Donc, la CEDH va statuer plus rapidement que d'habitude, même si les délais sont difficilement évaluables. On devrait être plus proches des deux mois que des dix à douze mois habituels, ce qui serait extrêmement rapide. D'autant qu'un arrêt de la CEDH de cette ampleur pourrait contenir entre 60 et 70 pages environ. Le tout, traduit dans les deux langues officielles : le français et l'anglais.
Quel est le positionnement de la CEDH sur la fin de vie ?

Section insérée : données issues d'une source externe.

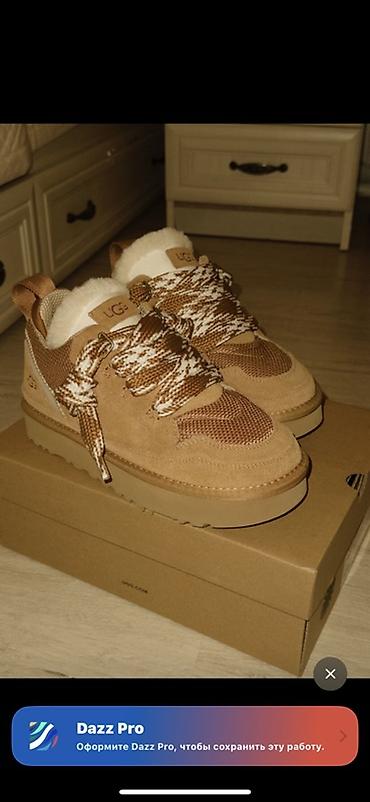 Угги: Кроссовки, 36.5, 37, 37.5, UGG, Новый, цвет - Бежевый, Самовывоз, Бесплатная доставка, Платная доставка — 1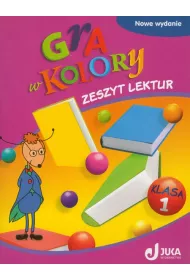 Gra w kolory SP KL 1 Zeszyt lektur �wiat ucznia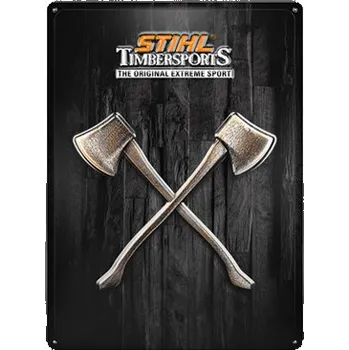 Plechová cedule Plechová cedule "STS"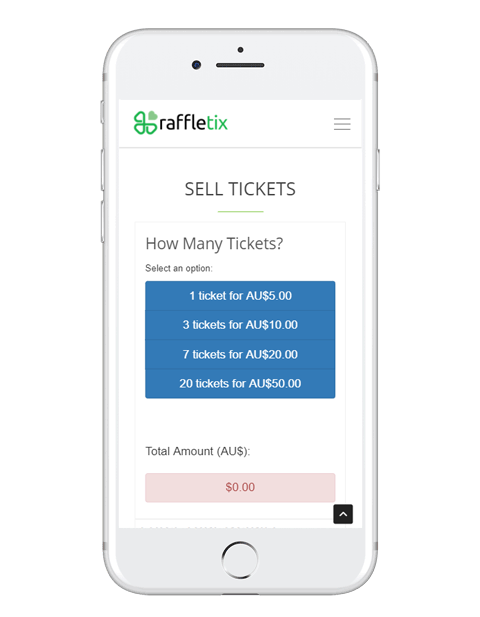 raffle ticket app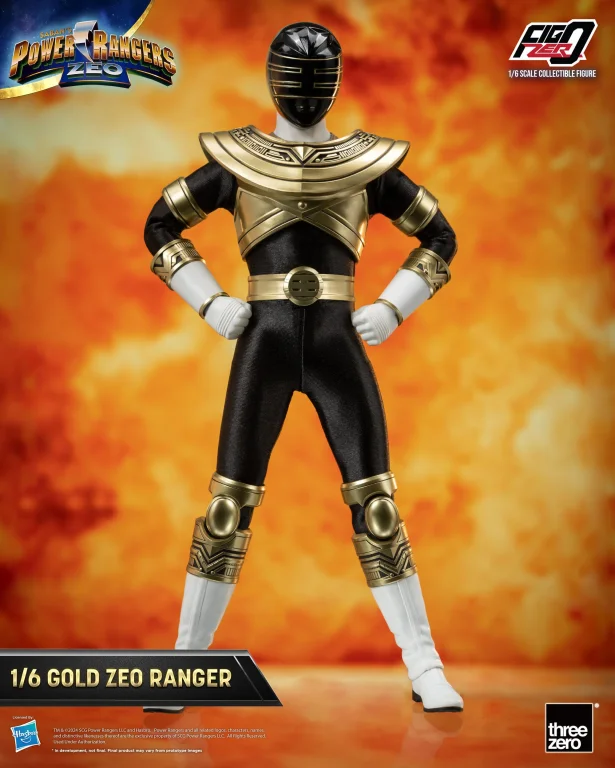 Power Rangers Zeo - FigZero - Gold Zeo Ranger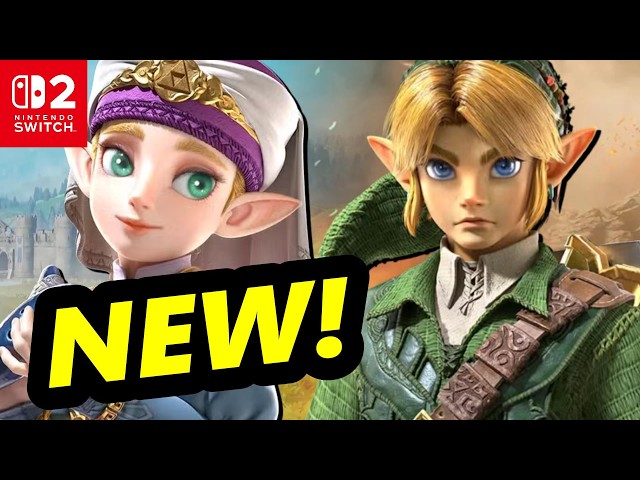 EXCITING Zelda Ocarina of Time Switch 2 Updates!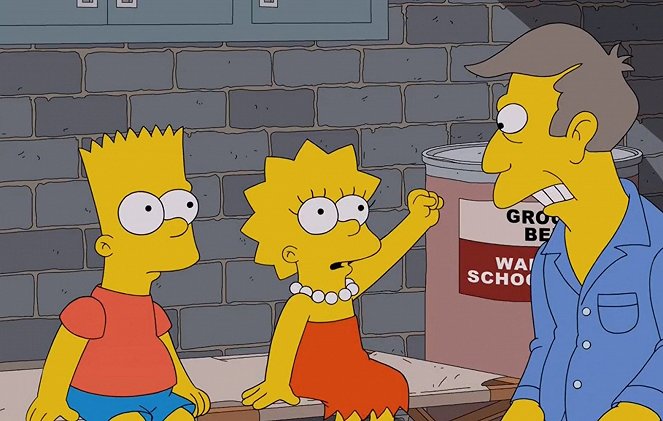 A Simpson család - Hallasz, nagyapi? - Filmfotók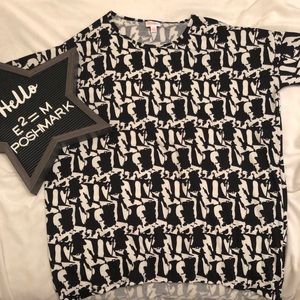 LuLaRoe Disney Villains Irma Tee S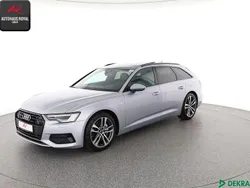 Florettsilber Gebraucht 2022 Audi A6 S-Line Kombi | 37.879 € (Guter Preis)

Elle est très prudente, comme sur toutes les questions éthiques. Il n'y a pas de consensus entre les 47 Etats membres du Conseil de l'Europe et le sujet est sensible. Donc la CEDH laisse une marge d'appréciation aux Etats. Il est quasiment improbable qu'elle dise : "Les Etats ont l'obligation de mettre en place un dispositif de fin de vie." Et il est également très peu probable qu'elle dise l'inverse, à savoir : "Les Etats n'ont pas le droit de mettre en place un dispositif de fin de vie."
En revanche, la CEDH va poser un encadrement, un champ des possibles. Lorsqu'un Etat décide de mettre en place un dispositif de fin de vie, elle peut définir dans quelles conditions cet Etat doit agir pour respecter la convention européenne des droits de l'homme. C'est-à-dire qu'un Etat qui met en place la loi Leonetti, par exemple, ne peut pas faire n'importe quoi. Il est encadré par des obligations, notamment procédurales, qui permettent de mettre en balance les intérêts en présence.
La CEDH pose des grands principes que les Etats doivent respecter, mais qui leur laissent une assez grande liberté. Il y a un équilibre à maintenir entre, d'un côté, la protection du droit à la vie, l'intégrité physique des personnes et la protection du consentement des personnes. Et d'autre part, la protection du droit à l'autonomie personnelle, le droit pour une personne de décider pour son propre corps, pour sa propre vie, des conditions dans lesquelles elle est susceptible de mettre fin à ses jours.